The labeling tool consists of two parts. The user can run the two parts separately using the main functions of the classes EntitiesInspectorNQuads and FeatureLabelinginHTML or all together by using the main method of the Initializer class.
Extended Documentation of the Labeling Tool:
Part 1 - Finding product names in .nq files
-
The user needs to give the path of the nq and warc files. Please note that the tool considers that the nq and warc files retrieved from a specific pld will both be named after it. In this step validation of the input is done in order to realize if the given paths exist or not.
-
Then the user is asked to give the type of products to be searched in the .nq files. As the tool is based three product categories, namely television, laptop and mobile phones the user needs to type one of those three words or the word all in case they want all of the product names to be searched. Validation of input is done in this step.
3.Based on the input of the previous step an arraylist containing all the products to be searched will be created. The .nq files of the defined folder will be then transformed into entities (using the EntityProcessor class of the webdatacommons project).
-
For every created entity we are interested only on those that have schema.org/Product/description and/or schema.org/Product/title as predicates. The objects of those predicates are lowercased, tokenized and put in an arraylist.
-
Iterate for every product name, transform it, tokenize it and put it into an arraylist.
-
The containment of the product arraylist to the description and title arraylists is calculated. We only consider full containment.
-
If the product name is found in an object of a created entity then an entry is created into the NQuadsProductResults.txt file which includes the following information: ||||gtin13:value|gtin14:value|title:title|description:description||. This step includes also language detection for the title and description values.

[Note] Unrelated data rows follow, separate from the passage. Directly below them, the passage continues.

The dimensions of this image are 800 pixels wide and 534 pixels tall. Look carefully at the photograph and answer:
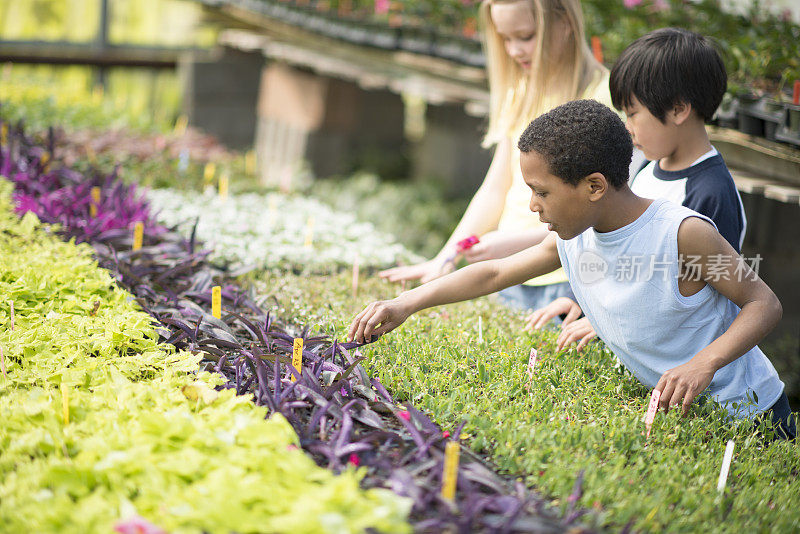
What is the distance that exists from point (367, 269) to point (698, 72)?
1.83 m

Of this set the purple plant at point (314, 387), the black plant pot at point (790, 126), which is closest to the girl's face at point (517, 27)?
the black plant pot at point (790, 126)

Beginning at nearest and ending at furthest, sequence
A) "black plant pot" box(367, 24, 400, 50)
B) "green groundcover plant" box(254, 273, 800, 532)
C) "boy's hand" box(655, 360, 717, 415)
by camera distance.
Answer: "green groundcover plant" box(254, 273, 800, 532), "boy's hand" box(655, 360, 717, 415), "black plant pot" box(367, 24, 400, 50)

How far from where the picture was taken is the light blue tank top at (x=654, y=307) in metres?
2.29

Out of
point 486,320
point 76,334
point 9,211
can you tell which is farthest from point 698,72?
point 9,211

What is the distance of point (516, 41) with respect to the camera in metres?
3.13

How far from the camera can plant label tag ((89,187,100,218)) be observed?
157 inches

Part 2 - Labeling product specification items from html pages found in warc files
-
For every entry of the output file of part 1 (NQuadsProductResults.txt) the pld is retrieved and the warc file with the same name is searched in the directories of warcs.
-
For the chosen warc file we look for the warc response that is given by the current url and the html response is then copied in a temporary file under the directory resources/tempHTML.html
-
The user needs to specify (yes/no) if the html file contains product specifications. If no the next product node-url will be considered.
-
The user needs to specify if the page includes specifications for a mobile_phone, laptop or television by typing the relevant word. Input validation is done.
-
The title will then be printed and the user is asked if they want to label the title (yes/no). If no the tool will pass over to the next part of information, ie:description.
-
If yes, the title will be tokenized and every token will appear for the user to give the correct label. If there is a token that the user does not with to label they can simply type next.
-
By the end of the labeling of the title the user will be asked to define the mappings between the new labels they gave and the predefined ones. The calculation of which given labels do not belong to the list of the predefined ones is done automatically. So the undefined labels are printed in the console and the user needs to specify the predefined attribute of the current product type that best matches the given label.
-
The steps 12-14 are repeated in an identical way for the description as well.
-
The user is asked if they want to continue with labeling the tables of the page. An iteration in every table contained in the html page will be done, the table is printed and the user is asked if it is a specification table or not. If not the iteration moves on to the next table./ As it is more time effective, the user can directly define in the console the feature value pairs from the tables without iterating and printing the tables. In that case steps 17,18 are not executed.
-
For a specification table the user is asked to type tr if the feature names are found in the rows of the table and td if the feature names are found in the columns of the table.
-
The feature and the values will be extracted in the structure : and the user is asked if this should be considered a right labeling or not. If not the user needs to give an alternative one for the current feature value pair.
-
As in step 14 all the newly defined labels will be asked to be mapped by the user.
-
Steps 17-19 are repeated similarly for lists.
-
Finally a JSON object for all the provided labelings is created that contains the wished structure and written in the output file JSON_LabelingOutput.txt.